The state says the Parents Bill of Rights law, along with an order from the state’s new surgeon general, compel school districts to allow parents to decide whether their children need to wear masks in schools. 

“Miami-Dade is committed to parent choice and to parents rights, but we recognize with rights come responsibilities, a responsibility to each other; Florida law allows parents to make decisions about their own child, but does not afford the right to harm another,” Miami-Dade Superintendent Alberto Carvalho told the Board. “We know that masks reduce viral spread, those who say otherwise are misinformed or misguided.”

Carvalho said his district will continue to follow CDC guidelines, as did Broward superintendent, Dr. Vickie Cartwright, who said her school board mandated masks to follow the state’s directive to keep as many kids healthy and in school as possible. 

“The district actions referenced in your letter received October 4th were taken with the explicit purpose of mitigating the spread of Covid19 cases in our schools and preventing unnecessary removal of students from our schools because of positive cases,” Cartwright said. “It is worth noting that the Parents Bill of Rights does not grant rule-making authority to the Department of Health nor the Department of Education, it is also important to note it does not give unfettered rights to the parents.”

Earlier in the day, Florida Secretary of Agriculture Nikki Fried weighed in on this issue. 

“Ron DeSantis is lying to you about masks in schools,” Fried said in a virtual news conference.

Fried said her office compiled COVID-19 case data which she claims the governor has been trying to keep hidden. 

“We found four times more kids per capita got COVID-19 in school districts without mask requirements than school districts that required masks,” Fried said, going over various data points.

In response, Governor DeSantis’ spokesperson, Christina Pushaw, sent us a statement that says in part, “Conducting research on infectious diseases is not the competence of the agriculture commissioner… DOH data on pediatric case rates in different counties shows no significant difference between forced masking and mask optional districts…”

The Department of Health issued a news release saying Fried’s analysis is skewed and unscientific, calling it “misinformation.”

Fried said the DeSantis administration is punishing school districts for political reasons.
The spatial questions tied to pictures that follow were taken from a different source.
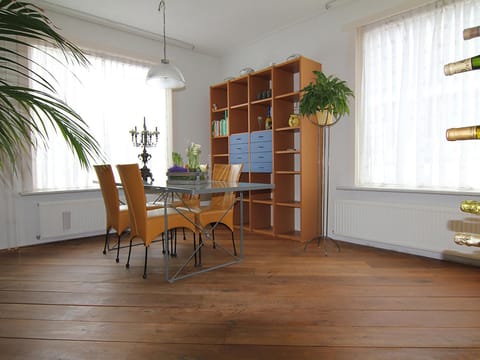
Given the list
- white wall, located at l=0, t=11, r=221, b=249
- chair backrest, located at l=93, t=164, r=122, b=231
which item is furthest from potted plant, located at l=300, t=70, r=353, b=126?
white wall, located at l=0, t=11, r=221, b=249

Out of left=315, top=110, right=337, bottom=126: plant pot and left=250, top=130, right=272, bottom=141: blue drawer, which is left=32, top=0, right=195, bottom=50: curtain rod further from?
left=315, top=110, right=337, bottom=126: plant pot

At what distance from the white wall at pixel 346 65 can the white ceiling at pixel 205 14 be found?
6.2 inches

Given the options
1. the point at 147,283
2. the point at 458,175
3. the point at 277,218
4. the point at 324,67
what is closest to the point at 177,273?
the point at 147,283

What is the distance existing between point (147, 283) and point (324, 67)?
3.26m

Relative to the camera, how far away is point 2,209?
3609 mm

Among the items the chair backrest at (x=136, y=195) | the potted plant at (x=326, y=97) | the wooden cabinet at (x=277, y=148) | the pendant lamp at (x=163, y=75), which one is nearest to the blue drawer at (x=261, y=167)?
the wooden cabinet at (x=277, y=148)

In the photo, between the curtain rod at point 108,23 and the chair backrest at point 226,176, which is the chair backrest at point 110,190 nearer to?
the chair backrest at point 226,176

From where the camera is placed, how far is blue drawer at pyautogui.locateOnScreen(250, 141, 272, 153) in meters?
4.22

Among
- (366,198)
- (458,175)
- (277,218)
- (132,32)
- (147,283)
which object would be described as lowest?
(147,283)

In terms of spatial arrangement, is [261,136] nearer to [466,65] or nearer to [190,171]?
[190,171]

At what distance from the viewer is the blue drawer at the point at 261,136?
Answer: 4.21 m

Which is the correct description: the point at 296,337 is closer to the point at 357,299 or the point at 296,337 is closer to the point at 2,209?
the point at 357,299

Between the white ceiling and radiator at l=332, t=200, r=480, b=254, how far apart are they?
8.04 feet

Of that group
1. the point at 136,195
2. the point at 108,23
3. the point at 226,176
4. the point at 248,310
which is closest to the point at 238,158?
the point at 226,176
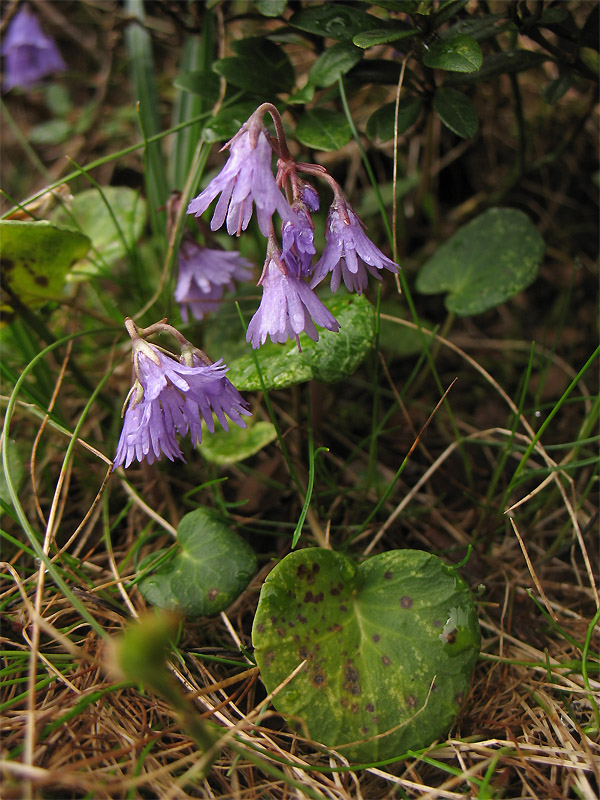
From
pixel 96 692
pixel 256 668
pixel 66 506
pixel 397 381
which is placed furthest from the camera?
pixel 397 381

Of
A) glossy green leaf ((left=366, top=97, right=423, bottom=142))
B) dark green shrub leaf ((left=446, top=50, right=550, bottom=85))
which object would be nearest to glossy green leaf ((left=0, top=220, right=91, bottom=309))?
glossy green leaf ((left=366, top=97, right=423, bottom=142))

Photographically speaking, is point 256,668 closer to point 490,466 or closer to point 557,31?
point 490,466

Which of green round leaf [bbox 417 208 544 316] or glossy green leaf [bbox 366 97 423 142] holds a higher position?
glossy green leaf [bbox 366 97 423 142]

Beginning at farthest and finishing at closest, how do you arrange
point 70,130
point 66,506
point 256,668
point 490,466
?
point 70,130, point 490,466, point 66,506, point 256,668

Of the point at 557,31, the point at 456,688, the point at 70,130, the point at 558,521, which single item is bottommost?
the point at 558,521

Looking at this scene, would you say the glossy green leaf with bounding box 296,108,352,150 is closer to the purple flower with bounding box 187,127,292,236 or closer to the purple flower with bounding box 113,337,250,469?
the purple flower with bounding box 187,127,292,236

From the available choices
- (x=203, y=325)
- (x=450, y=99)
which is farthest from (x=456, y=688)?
(x=450, y=99)
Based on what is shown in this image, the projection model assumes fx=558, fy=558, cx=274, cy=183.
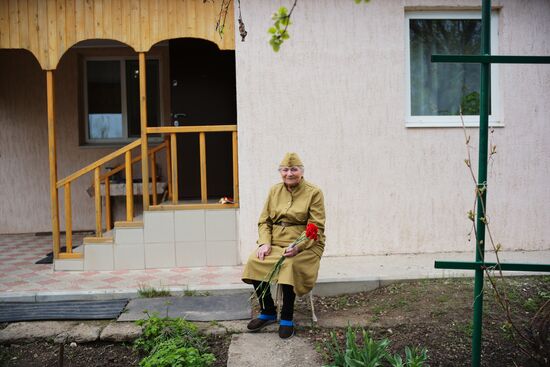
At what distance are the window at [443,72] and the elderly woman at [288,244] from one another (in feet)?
8.42

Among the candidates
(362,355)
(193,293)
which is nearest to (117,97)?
(193,293)

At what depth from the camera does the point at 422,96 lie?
6.73m

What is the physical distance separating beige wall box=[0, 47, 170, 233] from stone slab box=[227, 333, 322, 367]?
5.20m

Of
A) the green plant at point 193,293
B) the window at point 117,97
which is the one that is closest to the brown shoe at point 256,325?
the green plant at point 193,293

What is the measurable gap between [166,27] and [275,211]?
283 centimetres

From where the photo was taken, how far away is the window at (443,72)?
6.62 metres

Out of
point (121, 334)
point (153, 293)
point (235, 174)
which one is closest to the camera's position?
point (121, 334)

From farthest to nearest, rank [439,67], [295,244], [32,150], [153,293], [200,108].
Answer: [32,150] → [200,108] → [439,67] → [153,293] → [295,244]

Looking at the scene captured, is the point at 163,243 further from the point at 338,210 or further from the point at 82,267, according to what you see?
the point at 338,210

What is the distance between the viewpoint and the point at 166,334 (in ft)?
13.9

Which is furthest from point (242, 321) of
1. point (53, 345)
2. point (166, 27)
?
point (166, 27)

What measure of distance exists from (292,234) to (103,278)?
2450 mm

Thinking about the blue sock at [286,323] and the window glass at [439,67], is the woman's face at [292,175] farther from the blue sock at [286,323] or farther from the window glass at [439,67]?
the window glass at [439,67]

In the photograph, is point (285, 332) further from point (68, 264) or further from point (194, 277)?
point (68, 264)
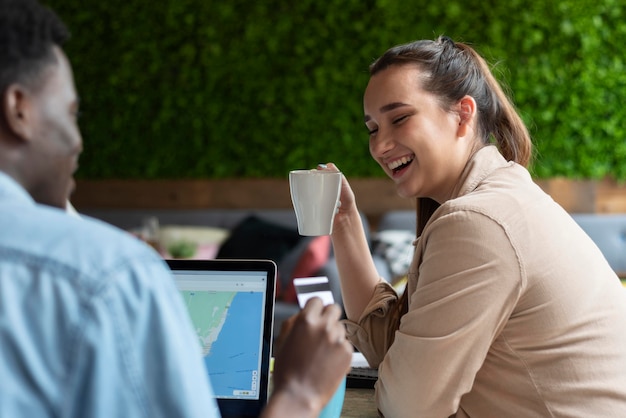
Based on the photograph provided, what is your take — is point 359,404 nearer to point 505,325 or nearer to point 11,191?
point 505,325

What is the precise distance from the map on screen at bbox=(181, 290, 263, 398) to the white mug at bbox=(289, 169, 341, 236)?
215 mm

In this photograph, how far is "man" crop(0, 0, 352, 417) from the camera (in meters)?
0.56

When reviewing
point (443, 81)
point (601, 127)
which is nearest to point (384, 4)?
point (601, 127)

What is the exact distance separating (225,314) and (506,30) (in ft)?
11.0

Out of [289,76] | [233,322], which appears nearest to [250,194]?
[289,76]

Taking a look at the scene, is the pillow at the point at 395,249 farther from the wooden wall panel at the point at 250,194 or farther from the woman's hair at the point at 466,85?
the woman's hair at the point at 466,85

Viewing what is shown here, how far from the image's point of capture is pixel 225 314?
4.10 ft

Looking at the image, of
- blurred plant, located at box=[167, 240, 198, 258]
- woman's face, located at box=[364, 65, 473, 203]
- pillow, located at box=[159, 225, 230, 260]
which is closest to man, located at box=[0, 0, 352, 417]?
woman's face, located at box=[364, 65, 473, 203]

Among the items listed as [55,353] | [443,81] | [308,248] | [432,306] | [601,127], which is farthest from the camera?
[601,127]

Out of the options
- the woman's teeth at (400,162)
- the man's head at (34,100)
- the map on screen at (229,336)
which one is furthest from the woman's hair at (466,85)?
the man's head at (34,100)

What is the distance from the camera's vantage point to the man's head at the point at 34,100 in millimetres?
628

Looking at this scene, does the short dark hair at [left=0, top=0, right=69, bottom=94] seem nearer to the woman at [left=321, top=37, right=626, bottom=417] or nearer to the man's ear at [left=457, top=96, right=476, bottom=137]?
the woman at [left=321, top=37, right=626, bottom=417]

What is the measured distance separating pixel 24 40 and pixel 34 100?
1.9 inches

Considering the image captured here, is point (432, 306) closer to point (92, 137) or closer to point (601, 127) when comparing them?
point (601, 127)
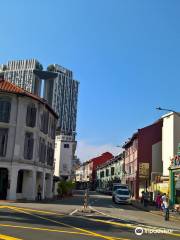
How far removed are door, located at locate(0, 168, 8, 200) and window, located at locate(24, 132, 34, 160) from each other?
2.75 metres

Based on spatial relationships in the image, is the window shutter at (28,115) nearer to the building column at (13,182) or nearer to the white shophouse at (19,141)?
the white shophouse at (19,141)

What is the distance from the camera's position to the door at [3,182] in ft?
142

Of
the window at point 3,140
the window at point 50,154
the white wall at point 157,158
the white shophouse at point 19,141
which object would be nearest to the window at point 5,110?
the white shophouse at point 19,141

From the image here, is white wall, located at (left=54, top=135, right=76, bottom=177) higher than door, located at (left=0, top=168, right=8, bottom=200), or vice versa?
white wall, located at (left=54, top=135, right=76, bottom=177)

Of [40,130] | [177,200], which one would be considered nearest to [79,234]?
[177,200]

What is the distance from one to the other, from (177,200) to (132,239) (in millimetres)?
26102

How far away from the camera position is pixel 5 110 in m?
43.9

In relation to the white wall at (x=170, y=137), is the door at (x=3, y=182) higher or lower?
lower

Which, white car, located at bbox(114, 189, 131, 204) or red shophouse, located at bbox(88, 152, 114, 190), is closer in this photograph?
white car, located at bbox(114, 189, 131, 204)

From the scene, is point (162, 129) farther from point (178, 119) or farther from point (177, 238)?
point (177, 238)

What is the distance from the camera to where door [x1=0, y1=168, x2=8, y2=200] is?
142 ft

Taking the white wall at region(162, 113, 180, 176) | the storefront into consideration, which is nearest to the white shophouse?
the storefront

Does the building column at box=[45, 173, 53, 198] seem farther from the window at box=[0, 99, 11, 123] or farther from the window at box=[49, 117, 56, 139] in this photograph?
the window at box=[0, 99, 11, 123]

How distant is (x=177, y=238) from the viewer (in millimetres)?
18172
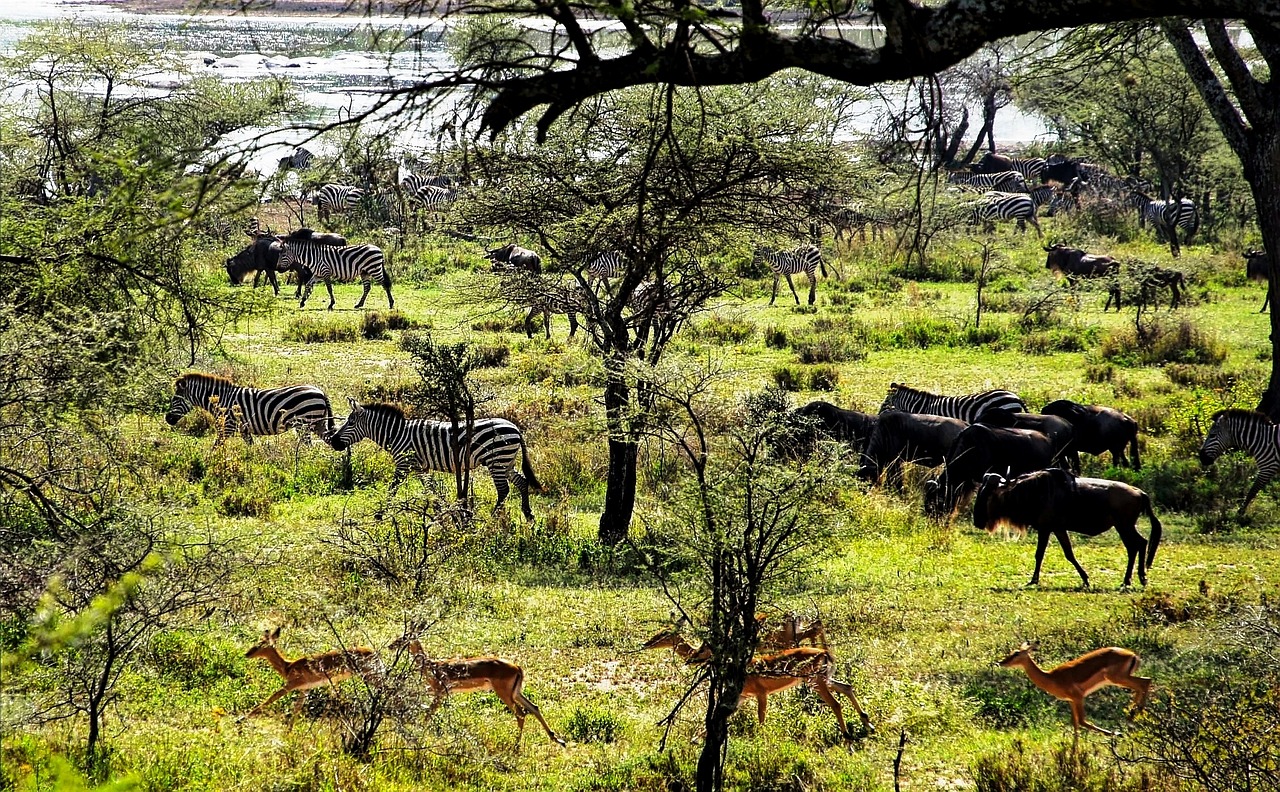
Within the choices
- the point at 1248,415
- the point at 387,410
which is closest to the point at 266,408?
the point at 387,410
The state will now defund each of the eight school districts by the combined amount of the school board members’ salaries in each district. 

That process already started in Broward, and the Biden Administration reimburse Broward County Public Schools by the same amount. Corcoran called that “egregious” and said if it happens again, the state will penalize the receiving district by the same amount of money.

None of the sanctioned districts said they will change their COVID-19 protocols.